This series was created in Creel, in the municipality of Bocoyna, Chihuahua, located in one of the highest regions of the Sierra Madre Occidental, locally known as the Sierra Tarahumara. A territory recognized for its landscapes, its canyons and its vast natural scale, and also for the famous train El Chepe, which brings thousands of visitors to travel through the sierra every year. In these same spaces, tourists and the Rarámuri community coexist as part of everyday life. But beyond the landscape that many come to admire, there are also stories that are not always told with the same visibility.

I chose to work these photographs using double exposure because I wanted to show something that feels essential to me: in all those spaces we admire in the sierra, they are there too. They are not only part of the landscape, they are a fundamental part of the territory. The roads, the mountains, the forests and the canyons also carry their stories.

To me, Rarámuri women represent iwíra and newá, strength and heart. They represent resistance without spectacle and movement without noise. They are women who sustain family, community and culture. Women who migrate, who work, who adapt without losing who they are.

Women who walk long distances and who honor their ralámuli, their deep identity, even as the world around them continues to change.

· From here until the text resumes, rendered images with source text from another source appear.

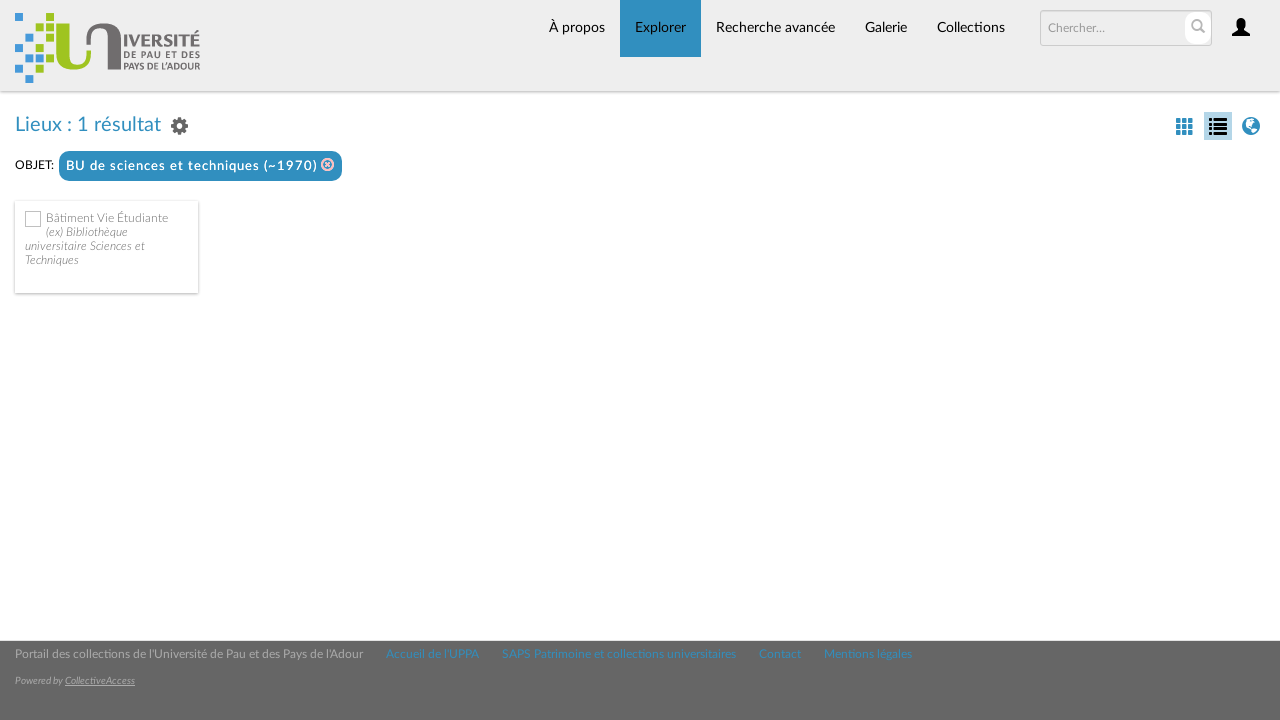

--- FILE ---
content_type: text/css
request_url: https://collections.univ-pau.fr/pub/themes/uppa/assets/pawtucket/css/fonts.css
body_size: 412
content:
/* Webfont: Lato-Bold */@font-face {
    font-family: 'Lato';
    src: url('Lato/Lato-Bold.eot'); /* IE9 Compat Modes */
    src: url('Lato/Lato-Bold.eot?#iefix') format('embedded-opentype'), /* IE6-IE8 */
         url('Lato/Lato-Bold.woff2') format('woff2'), /* Modern Browsers */
         url('Lato/Lato-Bold.woff') format('woff'), /* Modern Browsers */
         url('Lato/Lato-Bold.ttf') format('truetype');
    font-style: normal;
    font-weight: bold;
    text-rendering: optimizeLegibility;
}

/* Webfont: Lato-BoldItalic */@font-face {
    font-family: 'Lato';
    src: url('Lato/Lato-BoldItalic.eot'); /* IE9 Compat Modes */
    src: url('Lato/Lato-BoldItalic.eot?#iefix') format('embedded-opentype'), /* IE6-IE8 */
         url('Lato/Lato-BoldItalic.woff2') format('woff2'), /* Modern Browsers */
         url('Lato/Lato-BoldItalic.woff') format('woff'), /* Modern Browsers */
         url('Lato/Lato-BoldItalic.ttf') format('truetype');
    font-style: italic;
    font-weight: bold;
    text-rendering: optimizeLegibility;
}
/* Webfont: Lato-Italic */@font-face {
    font-family: 'Lato';
    src: url('Lato/Lato-Italic.eot'); /* IE9 Compat Modes */
    src: url('Lato/Lato-Italic.eot?#iefix') format('embedded-opentype'), /* IE6-IE8 */
         url('Lato/Lato-Italic.woff2') format('woff2'), /* Modern Browsers */
         url('Lato/Lato-Italic.woff') format('woff'), /* Modern Browsers */
         url('Lato/Lato-Italic.ttf') format('truetype');
    font-style: italic;
    font-weight: normal;
    text-rendering: optimizeLegibility;
}

/* Webfont: Lato-Regular */@font-face {
    font-family: 'Lato';
    src: url('Lato/Lato-Regular.eot'); /* IE9 Compat Modes */
    src: url('Lato/Lato-Regular.eot?#iefix') format('embedded-opentype'), /* IE6-IE8 */
         url('Lato/Lato-Regular.woff2') format('woff2'), /* Modern Browsers */
         url('Lato/Lato-Regular.woff') format('woff'), /* Modern Browsers */
         url('Lato/Lato-Regular.ttf') format('truetype');
    font-style: normal;
    font-weight: normal;
    text-rendering: optimizeLegibility;
}
/* Webfont: Lato-Light */@font-face {
    font-family: 'LatoLight';
    src: url('Lato/Lato-Light.eot'); /* IE9 Compat Modes */
    src: url('Lato/Lato-Light.eot?#iefix') format('embedded-opentype'), /* IE6-IE8 */
         url('Lato/Lato-Light.woff2') format('woff2'), /* Modern Browsers */
         url('Lato/Lato-Light.woff') format('woff'), /* Modern Browsers */
         url('Lato/Lato-Light.ttf') format('truetype');
    font-style: normal;
    font-weight: normal;
    text-rendering: optimizeLegibility;
}

/* Webfont: Lato-LightItalic */@font-face {
    font-family: 'LatoLight';
    src: url('Lato/Lato-LightItalic.eot'); /* IE9 Compat Modes */
    src: url('Lato/Lato-LightItalic.eot?#iefix') format('embedded-opentype'), /* IE6-IE8 */
         url('Lato/Lato-LightItalic.woff2') format('woff2'), /* Modern Browsers */
         url('Lato/Lato-LightItalic.woff') format('woff'), /* Modern Browsers */
         url('Lato/Lato-LightItalic.ttf') format('truetype');
    font-style: italic;
    font-weight: normal;
    text-rendering: optimizeLegibility;
}



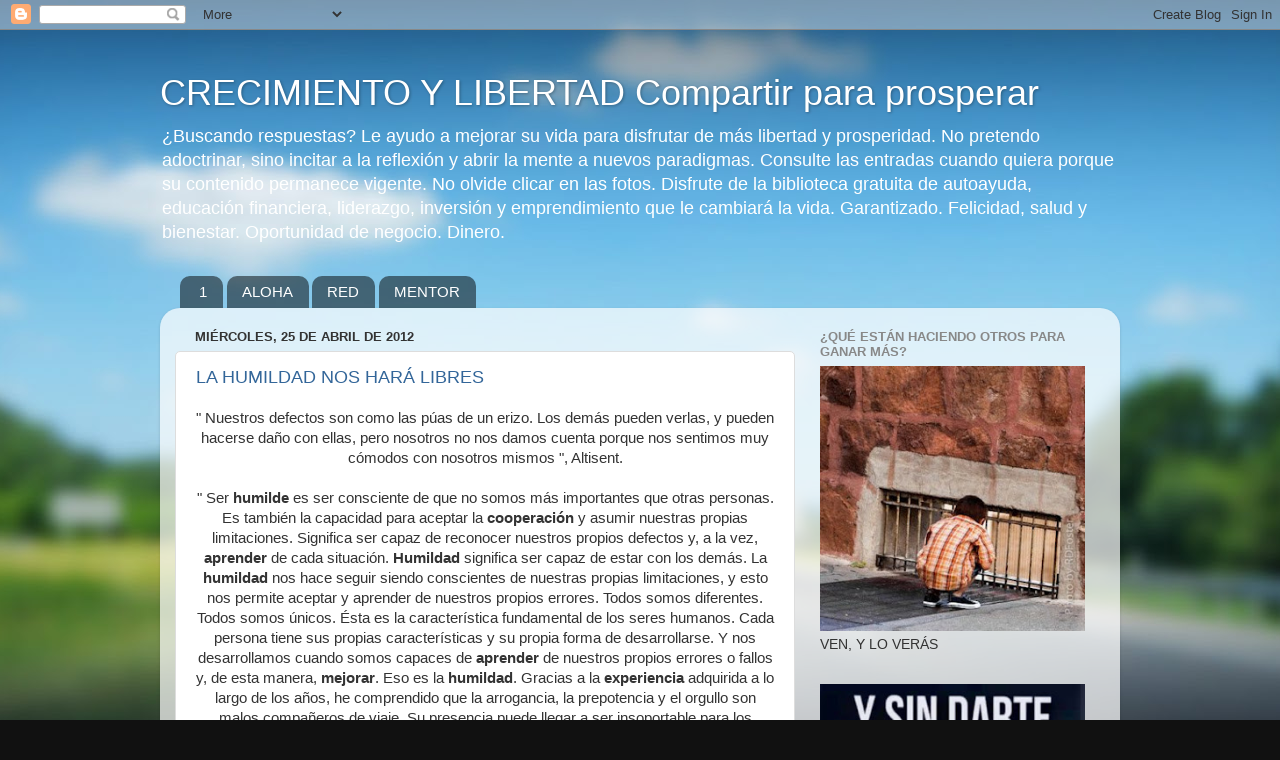

--- FILE ---
content_type: text/html; charset=UTF-8
request_url: https://unoporunoesuno.blogspot.com/b/stats?style=BLACK_TRANSPARENT&timeRange=ALL_TIME&token=APq4FmAgObsEphXcQUhdaN9QViGkzTkzdiKy-5vpSQRl4C1Zyzid-liN2IGacRnIJAfFBx32Y_qH4DznREicnEBmJxOGTiNPAA
body_size: -17
content:
{"total":1649918,"sparklineOptions":{"backgroundColor":{"fillOpacity":0.1,"fill":"#000000"},"series":[{"areaOpacity":0.3,"color":"#202020"}]},"sparklineData":[[0,15],[1,13],[2,12],[3,14],[4,9],[5,10],[6,17],[7,9],[8,9],[9,18],[10,17],[11,18],[12,14],[13,7],[14,3],[15,5],[16,2],[17,2],[18,6],[19,5],[20,5],[21,33],[22,4],[23,19],[24,17],[25,23],[26,18],[27,28],[28,100],[29,90]],"nextTickMs":66666}

--- FILE ---
content_type: text/plain
request_url: https://www.google-analytics.com/j/collect?v=1&_v=j102&a=642074791&t=pageview&_s=1&dl=https%3A%2F%2Funoporunoesuno.blogspot.com%2F2012_04_25_archive.html&ul=en-us%40posix&dt=CRECIMIENTO%20Y%20LIBERTAD%20Compartir%20para%20prosperar%3A%2004%2F25%2F12&sr=1280x720&vp=1280x720&_u=IEBAAEABAAAAACAAI~&jid=424363420&gjid=679602991&cid=214694323.1765368005&tid=UA-32966229-1&_gid=2035172597.1765368005&_r=1&_slc=1&z=1296356703
body_size: -454
content:
2,cG-GW9E6FZSYV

With this series, I wanted to look toward them and recognize the strength of all the women who, day after day, sustain their families, their communities and their territories. Women who hold life together from places that often remain outside the center of the conversation.

For me, making these stories visible is also part of this movement. Because every photograph, every text and every story we choose to tell can help us look more closely and recognize the strength that already exists.

As long as I have a camera in my hands, I will always use it to make the strength of women visible.